Given task: Locate each line in the entries below that contains the word "photograph", and copy those lines in full.
Start Records shown
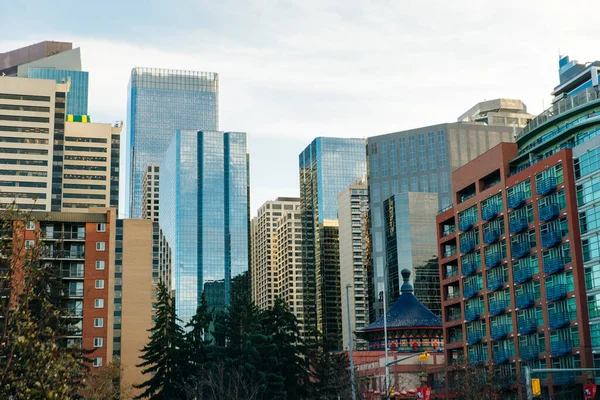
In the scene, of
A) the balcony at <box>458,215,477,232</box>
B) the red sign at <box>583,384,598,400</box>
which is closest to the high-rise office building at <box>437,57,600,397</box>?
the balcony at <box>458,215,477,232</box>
End Records shown
Start Records shown
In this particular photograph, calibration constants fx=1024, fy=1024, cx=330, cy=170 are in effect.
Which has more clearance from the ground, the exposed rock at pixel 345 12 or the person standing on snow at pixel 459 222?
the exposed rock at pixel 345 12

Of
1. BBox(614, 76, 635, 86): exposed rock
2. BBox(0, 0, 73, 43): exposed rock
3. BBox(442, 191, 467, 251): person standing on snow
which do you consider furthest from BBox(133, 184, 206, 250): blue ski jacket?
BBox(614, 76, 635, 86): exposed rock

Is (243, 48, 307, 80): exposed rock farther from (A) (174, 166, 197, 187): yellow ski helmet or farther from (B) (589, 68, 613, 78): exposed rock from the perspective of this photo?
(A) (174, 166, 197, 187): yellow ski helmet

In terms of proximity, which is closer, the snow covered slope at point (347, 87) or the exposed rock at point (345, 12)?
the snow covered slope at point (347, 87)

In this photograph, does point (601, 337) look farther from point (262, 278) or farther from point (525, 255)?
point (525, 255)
End Records shown
Task result:
In this particular photograph, calibration constants fx=1024, fy=1024, cx=330, cy=170 are in effect.
In this photograph, does point (601, 337) look farther from point (262, 278) or farther from point (525, 255)?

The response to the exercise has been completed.